Former champion Matt Serra will be inducted into the 2018 UFC Hall of Fame as a member of the pioneer wing. | Photo courtesy: MMAWeekly.com

It seems as though the MMA world has grown used to bad news dominating the headlines as of late.

I’m not talking about your standard injuries and fight cancellations either.

I’m talking about the UFC’s cash-cow being arrested. A former cash-cow saying it is a privilege to hear them speak.  Oh, and another fighter being charged with murder.

That’s why the announcement of Matt Serra’s induction into the UFC Hall of Fame was a breath of fresh air.  With all the negativity surrounding the sport in recent weeks, it was nice to  see one of the ‘nice guys’ take his rightful place among the sport’s best.

Based on the reaction on social media, I’m in the minority on that one.

Many pointed to his 7-7 record in the Octagon and his loses to big names as counter-arguments to his inclusion.  They also pointed to the omission of legends such as Frank Shamrock, claiming this made the Hall itself a sham.  Surely one big win doesn’t merit induction, right?

Wrong.  Serra absolutely deserves induction.

While all of those arguments have weight to them, they don’t necessarily tell the whole story of Matt “The Terra” Serra.

Sure, his record wasn’t perfect, but he fought the likes of B.J. Penn, Matt Hughes, and Georges St-Pierre.

He won The Ultimate Fighter 4, and in the process, earned the right to challenge St-Pierre for the welterweight crown.  Remember what happened?

He strolled into Houston a 13-1 underdog and TKO’d the great GSP in the first round, marking the greatest upset in the history of the sport.

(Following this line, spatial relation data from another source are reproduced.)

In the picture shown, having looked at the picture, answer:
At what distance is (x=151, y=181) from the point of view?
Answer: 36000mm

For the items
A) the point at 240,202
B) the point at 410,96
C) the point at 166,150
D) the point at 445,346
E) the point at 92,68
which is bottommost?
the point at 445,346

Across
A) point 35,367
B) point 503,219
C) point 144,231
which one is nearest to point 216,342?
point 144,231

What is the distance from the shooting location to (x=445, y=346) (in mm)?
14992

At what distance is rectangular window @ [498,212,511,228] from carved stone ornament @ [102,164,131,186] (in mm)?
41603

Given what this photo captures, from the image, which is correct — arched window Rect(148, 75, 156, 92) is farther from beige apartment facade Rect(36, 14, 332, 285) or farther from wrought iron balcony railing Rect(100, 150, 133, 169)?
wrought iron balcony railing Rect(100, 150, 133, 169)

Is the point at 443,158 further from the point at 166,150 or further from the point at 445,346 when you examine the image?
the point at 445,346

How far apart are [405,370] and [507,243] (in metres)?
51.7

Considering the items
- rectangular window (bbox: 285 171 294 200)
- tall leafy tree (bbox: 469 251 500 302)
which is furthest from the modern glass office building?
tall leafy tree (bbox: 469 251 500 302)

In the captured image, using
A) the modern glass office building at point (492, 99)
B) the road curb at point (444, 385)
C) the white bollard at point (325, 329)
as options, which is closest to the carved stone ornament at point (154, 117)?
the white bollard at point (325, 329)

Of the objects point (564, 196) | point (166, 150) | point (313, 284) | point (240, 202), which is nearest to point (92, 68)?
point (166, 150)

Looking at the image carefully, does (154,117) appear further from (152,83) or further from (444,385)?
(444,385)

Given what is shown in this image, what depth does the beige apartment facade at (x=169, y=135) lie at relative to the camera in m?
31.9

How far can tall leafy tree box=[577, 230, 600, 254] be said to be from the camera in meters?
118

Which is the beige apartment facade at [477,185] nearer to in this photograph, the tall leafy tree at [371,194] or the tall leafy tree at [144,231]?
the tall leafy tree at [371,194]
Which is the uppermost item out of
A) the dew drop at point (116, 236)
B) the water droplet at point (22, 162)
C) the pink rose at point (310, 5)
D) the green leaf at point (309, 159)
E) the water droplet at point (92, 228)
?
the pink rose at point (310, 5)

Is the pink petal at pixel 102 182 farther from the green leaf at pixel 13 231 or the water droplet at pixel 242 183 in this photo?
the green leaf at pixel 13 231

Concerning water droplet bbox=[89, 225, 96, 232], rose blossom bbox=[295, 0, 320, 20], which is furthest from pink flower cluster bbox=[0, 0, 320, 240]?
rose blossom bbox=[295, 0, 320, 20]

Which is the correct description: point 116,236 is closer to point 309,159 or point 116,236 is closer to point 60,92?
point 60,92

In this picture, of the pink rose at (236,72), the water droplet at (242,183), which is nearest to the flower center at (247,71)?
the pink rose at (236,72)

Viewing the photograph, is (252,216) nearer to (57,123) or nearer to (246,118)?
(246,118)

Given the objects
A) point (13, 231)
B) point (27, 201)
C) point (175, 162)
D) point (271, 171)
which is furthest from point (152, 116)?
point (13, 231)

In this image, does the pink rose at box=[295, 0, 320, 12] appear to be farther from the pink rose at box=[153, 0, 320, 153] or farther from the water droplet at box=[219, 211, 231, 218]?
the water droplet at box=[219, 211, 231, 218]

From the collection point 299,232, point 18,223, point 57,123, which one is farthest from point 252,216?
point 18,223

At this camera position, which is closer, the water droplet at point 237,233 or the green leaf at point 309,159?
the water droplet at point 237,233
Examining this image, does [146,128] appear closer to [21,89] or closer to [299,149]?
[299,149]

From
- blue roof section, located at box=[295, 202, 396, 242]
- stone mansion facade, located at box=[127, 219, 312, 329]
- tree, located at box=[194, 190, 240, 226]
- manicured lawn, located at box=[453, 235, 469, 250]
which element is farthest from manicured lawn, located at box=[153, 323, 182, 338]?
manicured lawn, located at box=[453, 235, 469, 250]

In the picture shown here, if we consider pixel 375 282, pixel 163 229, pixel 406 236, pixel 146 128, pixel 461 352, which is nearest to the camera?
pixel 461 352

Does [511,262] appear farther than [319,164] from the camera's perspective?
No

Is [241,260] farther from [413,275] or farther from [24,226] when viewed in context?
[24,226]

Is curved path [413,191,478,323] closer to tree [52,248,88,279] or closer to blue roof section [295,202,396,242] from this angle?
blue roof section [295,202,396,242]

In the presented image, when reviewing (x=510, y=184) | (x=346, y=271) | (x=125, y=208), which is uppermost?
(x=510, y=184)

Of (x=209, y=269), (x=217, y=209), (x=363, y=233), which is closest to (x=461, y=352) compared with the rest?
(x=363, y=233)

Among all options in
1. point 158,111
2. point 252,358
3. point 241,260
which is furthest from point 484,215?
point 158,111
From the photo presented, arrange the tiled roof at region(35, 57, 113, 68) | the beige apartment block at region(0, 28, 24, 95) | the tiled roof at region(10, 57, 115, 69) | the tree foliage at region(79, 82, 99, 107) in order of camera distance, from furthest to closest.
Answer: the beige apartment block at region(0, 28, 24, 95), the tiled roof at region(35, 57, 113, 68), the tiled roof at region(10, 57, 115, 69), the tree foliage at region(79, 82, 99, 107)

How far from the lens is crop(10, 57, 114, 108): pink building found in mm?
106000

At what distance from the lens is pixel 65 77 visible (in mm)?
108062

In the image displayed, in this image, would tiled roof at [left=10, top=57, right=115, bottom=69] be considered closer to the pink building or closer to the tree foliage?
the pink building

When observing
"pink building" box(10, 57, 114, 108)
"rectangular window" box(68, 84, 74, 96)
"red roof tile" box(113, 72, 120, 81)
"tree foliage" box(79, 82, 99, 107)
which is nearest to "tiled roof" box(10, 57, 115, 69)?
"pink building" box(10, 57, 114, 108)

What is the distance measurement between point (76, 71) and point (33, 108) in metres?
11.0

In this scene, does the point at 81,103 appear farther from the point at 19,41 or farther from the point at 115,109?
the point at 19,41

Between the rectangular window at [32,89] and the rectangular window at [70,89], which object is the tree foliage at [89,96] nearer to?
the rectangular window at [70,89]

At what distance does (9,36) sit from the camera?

Granted, St-Pierre won the title back a short time later, but that isn’t the point.  The weight of what Serra accomplished cannot be overstated.

It still tops Holly Holm beating Ronda Rousey and Michael Bisping beating Luke Rockhold.

Stephan Bonnar was inducted into the Hall because of one fight – a losing effort at that.  While many criticized that decision as well, it was warranted given its impact on the sport.

Even if you discount Serra’s performances in the Octagon, his contributions as a coach are enough to earn induction.

The first American to earn a Brazilian Jiu-Jitsu black belt under Renzo Gracie, Serra has gone on to coach many notable fighters, including Aljamain Sterling, Eddie Gordon, Al Iaquinta, and former Middleweight Champ Chris Weidman, who won his title in dramatic fashion as well over Anderson Silva in 2013.

Ultimately, fans will never be happy with the Hall of Fame.  That is true regardless of sport.  The concept itself is too subjective to make everyone happy.

But, with all the craziness in the world of MMA as of late, can’t we all agree that the induction of the happy-go-lucky Serra brings a smile to all of our faces?